Rewrite the stretch of the data from the line containing "How far away from" through the end of the data, replacing "camera" with "lens" and leaving everything else unchanged. Leave the pictures out of your answer.

— START OF RECORDS FOR THIS TASK —

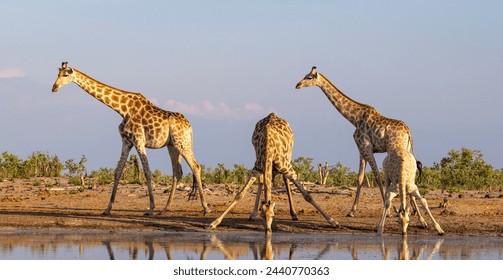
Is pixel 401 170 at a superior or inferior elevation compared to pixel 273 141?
inferior

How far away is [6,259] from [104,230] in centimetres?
548

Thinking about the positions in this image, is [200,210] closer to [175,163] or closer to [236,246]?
[175,163]

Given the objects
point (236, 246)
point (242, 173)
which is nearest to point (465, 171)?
point (242, 173)

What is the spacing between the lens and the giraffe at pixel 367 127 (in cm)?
2177

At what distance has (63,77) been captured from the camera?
2259 cm

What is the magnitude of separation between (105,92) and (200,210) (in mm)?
3722

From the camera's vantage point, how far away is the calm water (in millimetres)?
14828

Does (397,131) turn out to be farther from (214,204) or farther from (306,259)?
(306,259)

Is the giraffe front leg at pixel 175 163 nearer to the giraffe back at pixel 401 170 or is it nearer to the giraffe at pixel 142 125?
the giraffe at pixel 142 125

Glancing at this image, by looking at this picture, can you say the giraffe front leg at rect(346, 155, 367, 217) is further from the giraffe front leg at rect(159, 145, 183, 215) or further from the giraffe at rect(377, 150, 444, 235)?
the giraffe front leg at rect(159, 145, 183, 215)

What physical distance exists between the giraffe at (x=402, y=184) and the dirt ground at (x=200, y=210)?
88cm

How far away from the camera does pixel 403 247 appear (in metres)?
16.4

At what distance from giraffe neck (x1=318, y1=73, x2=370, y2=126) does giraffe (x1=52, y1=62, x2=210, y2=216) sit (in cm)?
349

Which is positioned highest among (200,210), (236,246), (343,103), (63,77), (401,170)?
(63,77)
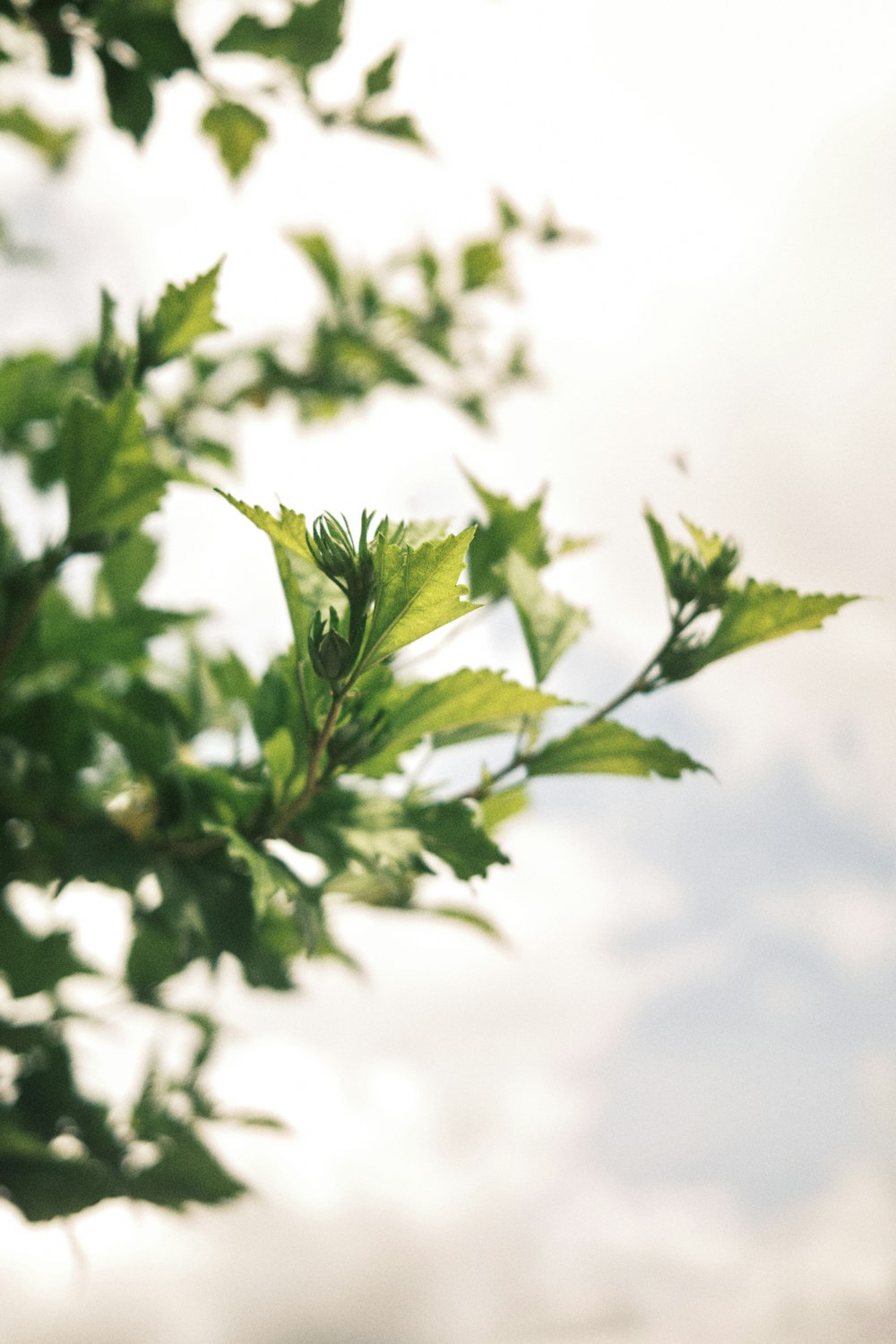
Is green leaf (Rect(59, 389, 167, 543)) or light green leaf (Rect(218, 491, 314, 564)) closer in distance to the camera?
light green leaf (Rect(218, 491, 314, 564))

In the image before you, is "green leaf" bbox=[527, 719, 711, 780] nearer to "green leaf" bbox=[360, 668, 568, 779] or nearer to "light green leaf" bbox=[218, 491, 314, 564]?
"green leaf" bbox=[360, 668, 568, 779]

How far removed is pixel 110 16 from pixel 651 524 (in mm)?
1252

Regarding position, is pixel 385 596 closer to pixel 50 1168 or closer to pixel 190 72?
pixel 50 1168

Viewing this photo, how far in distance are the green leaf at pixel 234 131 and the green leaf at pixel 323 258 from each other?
1133 mm

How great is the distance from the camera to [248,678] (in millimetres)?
1433

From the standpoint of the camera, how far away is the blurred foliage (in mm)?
1104

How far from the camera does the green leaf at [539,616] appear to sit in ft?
4.31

— END OF RECORDS FOR THIS TASK —

> **SOLUTION FOR THIS EXERCISE**:
How far away from the lens does pixel 403 247 appear (in metres)?
16.4

At what distance from giraffe neck (x1=318, y1=73, x2=370, y2=126) does giraffe (x1=52, y1=62, x2=210, y2=216) sit (in cm)?
349

Which is positioned highest among (200,210), (236,246), (343,103), (63,77), (401,170)?
(63,77)
Is green leaf (Rect(59, 389, 167, 543)) or light green leaf (Rect(218, 491, 314, 564)) closer in distance to the lens?
light green leaf (Rect(218, 491, 314, 564))

In the image before you, is "green leaf" bbox=[527, 719, 711, 780] nearer to "green leaf" bbox=[360, 668, 568, 779] or nearer to "light green leaf" bbox=[218, 491, 314, 564]?
"green leaf" bbox=[360, 668, 568, 779]

How far removed is pixel 110 16 from pixel 651 524 (in mm)?
1252

Regarding position, is pixel 385 596 closer to pixel 50 1168 or closer to pixel 190 72?
pixel 50 1168

Viewing this photo, how far in distance are the green leaf at pixel 234 131 and the green leaf at pixel 323 258 from each other?
1133 mm

How great is the distance from the lens to [248,678] (in millimetres)?
1433

From the standpoint of the lens, how far away is the blurred foliage (in mm)?
1104

How far from the lens does the green leaf at [539,616] appear to sit in ft?
4.31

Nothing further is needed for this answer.